* **DO THIS**: Show every line in the lines below that contains the word "feet", treating uppercase and lowercase as different.

____ DATA LINES

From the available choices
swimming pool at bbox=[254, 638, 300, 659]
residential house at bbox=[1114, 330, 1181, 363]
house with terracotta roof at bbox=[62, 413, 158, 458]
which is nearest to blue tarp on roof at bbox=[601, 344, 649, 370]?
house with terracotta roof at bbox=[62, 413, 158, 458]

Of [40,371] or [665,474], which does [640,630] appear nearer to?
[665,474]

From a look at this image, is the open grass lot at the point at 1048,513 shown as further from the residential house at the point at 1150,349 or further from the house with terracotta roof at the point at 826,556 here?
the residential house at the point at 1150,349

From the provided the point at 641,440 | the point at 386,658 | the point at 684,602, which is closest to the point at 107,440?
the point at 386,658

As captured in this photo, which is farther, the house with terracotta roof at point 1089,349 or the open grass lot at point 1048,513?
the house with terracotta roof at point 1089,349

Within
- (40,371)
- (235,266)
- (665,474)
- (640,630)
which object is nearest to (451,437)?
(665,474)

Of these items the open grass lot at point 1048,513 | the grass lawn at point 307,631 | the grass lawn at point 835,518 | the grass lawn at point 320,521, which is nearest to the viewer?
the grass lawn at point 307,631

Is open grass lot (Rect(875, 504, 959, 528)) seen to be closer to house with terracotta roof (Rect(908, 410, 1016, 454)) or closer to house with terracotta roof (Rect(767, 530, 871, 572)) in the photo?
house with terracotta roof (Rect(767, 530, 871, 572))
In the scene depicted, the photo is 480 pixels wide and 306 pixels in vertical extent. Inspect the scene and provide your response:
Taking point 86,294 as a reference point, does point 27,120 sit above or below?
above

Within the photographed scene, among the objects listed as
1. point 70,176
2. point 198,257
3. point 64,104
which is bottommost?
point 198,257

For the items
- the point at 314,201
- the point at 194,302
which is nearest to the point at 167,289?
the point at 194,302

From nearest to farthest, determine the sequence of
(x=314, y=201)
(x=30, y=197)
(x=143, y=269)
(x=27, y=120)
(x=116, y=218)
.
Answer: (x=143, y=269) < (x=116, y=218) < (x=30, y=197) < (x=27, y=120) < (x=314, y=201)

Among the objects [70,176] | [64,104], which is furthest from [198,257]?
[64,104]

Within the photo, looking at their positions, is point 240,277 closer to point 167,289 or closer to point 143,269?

________
____ DATA LINES

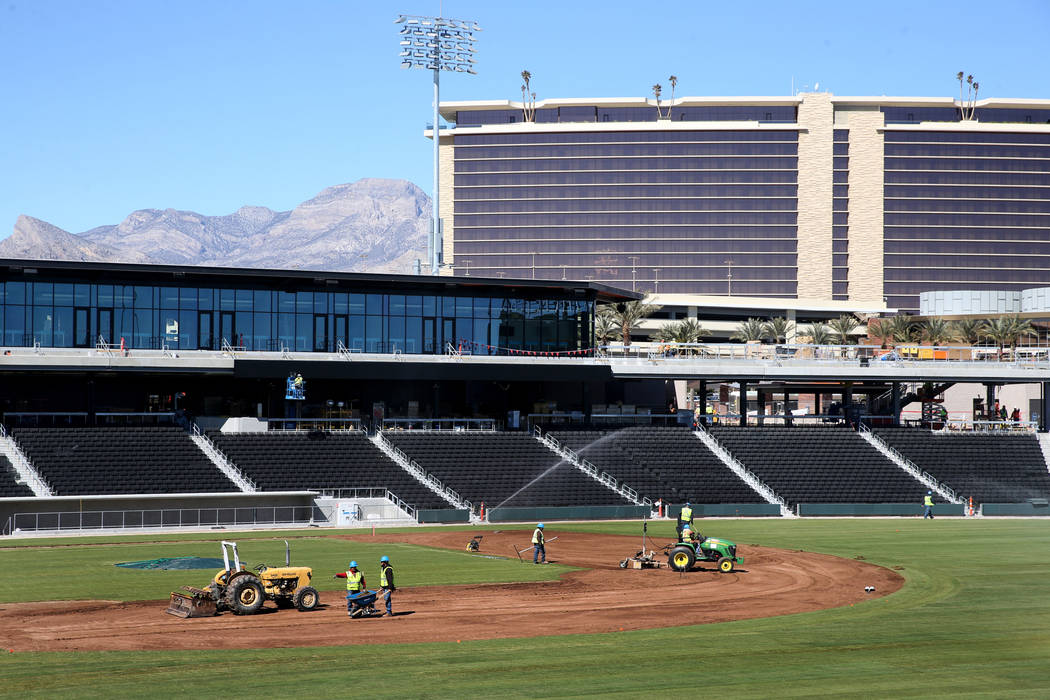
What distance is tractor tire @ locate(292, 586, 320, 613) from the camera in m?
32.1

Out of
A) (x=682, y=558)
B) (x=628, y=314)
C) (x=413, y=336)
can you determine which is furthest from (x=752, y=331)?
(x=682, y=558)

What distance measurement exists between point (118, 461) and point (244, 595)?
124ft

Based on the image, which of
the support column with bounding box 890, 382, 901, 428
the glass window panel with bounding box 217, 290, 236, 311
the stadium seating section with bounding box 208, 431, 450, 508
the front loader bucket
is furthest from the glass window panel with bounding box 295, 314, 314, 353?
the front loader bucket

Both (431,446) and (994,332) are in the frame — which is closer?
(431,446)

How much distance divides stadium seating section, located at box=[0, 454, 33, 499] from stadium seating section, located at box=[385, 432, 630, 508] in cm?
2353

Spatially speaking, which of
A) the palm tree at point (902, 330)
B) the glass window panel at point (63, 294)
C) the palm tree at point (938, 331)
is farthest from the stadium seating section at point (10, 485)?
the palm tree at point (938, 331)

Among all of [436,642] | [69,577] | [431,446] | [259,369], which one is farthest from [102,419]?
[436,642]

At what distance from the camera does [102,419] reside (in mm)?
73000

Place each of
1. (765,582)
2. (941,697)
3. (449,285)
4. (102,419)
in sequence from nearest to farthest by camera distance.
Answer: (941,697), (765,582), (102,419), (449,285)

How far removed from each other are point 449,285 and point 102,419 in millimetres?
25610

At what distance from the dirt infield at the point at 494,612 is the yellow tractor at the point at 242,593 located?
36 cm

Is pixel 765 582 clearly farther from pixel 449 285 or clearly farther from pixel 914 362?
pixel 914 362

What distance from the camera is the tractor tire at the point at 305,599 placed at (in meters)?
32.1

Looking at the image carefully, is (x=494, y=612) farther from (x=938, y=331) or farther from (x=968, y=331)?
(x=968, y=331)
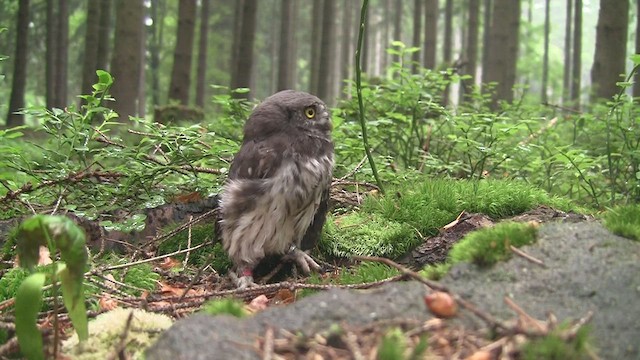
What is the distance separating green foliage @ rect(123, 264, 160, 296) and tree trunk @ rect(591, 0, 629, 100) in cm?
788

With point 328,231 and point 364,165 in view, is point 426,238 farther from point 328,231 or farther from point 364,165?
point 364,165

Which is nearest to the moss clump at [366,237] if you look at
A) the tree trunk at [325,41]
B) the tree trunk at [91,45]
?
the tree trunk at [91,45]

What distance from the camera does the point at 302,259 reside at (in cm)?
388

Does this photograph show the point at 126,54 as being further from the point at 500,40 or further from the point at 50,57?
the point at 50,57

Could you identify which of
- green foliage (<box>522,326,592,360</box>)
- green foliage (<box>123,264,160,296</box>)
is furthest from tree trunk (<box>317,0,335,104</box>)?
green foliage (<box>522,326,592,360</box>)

________
____ DATA LINES

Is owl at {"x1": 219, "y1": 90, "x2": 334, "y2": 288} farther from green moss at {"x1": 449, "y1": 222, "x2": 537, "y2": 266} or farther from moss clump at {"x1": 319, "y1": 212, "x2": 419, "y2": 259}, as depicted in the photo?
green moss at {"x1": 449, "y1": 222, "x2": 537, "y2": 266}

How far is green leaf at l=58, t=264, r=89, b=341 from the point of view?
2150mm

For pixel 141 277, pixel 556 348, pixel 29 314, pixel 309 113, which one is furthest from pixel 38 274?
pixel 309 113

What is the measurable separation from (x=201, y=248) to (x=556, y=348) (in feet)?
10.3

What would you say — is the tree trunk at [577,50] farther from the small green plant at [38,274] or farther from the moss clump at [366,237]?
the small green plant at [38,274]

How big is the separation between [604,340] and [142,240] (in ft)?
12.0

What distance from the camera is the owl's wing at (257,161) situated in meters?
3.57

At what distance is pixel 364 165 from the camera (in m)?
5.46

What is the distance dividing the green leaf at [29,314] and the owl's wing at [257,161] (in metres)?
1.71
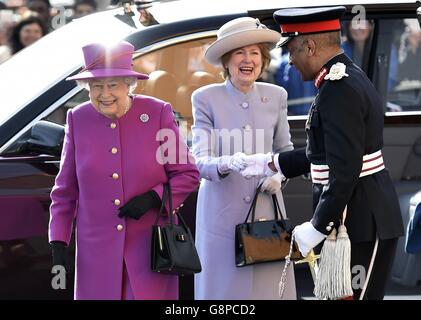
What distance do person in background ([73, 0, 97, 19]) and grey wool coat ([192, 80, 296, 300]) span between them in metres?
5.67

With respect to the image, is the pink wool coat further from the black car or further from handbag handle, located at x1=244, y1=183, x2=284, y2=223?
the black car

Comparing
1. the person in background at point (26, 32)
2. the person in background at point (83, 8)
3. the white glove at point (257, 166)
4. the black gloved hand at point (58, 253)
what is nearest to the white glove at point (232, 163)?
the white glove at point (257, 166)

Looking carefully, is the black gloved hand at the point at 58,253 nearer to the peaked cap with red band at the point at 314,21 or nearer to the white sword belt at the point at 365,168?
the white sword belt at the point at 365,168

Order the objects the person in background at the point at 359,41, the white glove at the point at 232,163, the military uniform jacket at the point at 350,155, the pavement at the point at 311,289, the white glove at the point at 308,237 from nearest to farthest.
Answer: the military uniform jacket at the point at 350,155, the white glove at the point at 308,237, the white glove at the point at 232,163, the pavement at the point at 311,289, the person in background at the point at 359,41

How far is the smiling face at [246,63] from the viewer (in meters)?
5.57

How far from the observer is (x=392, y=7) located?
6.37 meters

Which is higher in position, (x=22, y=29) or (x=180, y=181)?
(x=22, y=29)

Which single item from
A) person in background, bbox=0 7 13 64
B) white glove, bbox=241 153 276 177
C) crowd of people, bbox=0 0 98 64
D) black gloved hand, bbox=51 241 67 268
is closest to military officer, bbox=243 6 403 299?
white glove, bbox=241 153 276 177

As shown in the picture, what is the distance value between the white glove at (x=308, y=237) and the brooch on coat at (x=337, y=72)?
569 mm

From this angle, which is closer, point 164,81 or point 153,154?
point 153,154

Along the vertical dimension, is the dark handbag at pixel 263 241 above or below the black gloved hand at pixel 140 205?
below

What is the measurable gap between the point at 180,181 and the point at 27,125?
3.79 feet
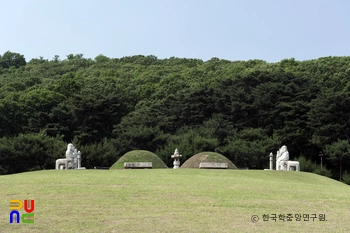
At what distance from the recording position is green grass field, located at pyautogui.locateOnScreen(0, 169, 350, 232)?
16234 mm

________

* **RESPONSE FOR THIS EXERCISE**:
What is the measurable separation from (x=201, y=248) to (x=556, y=348) (in feet)?
3.79 feet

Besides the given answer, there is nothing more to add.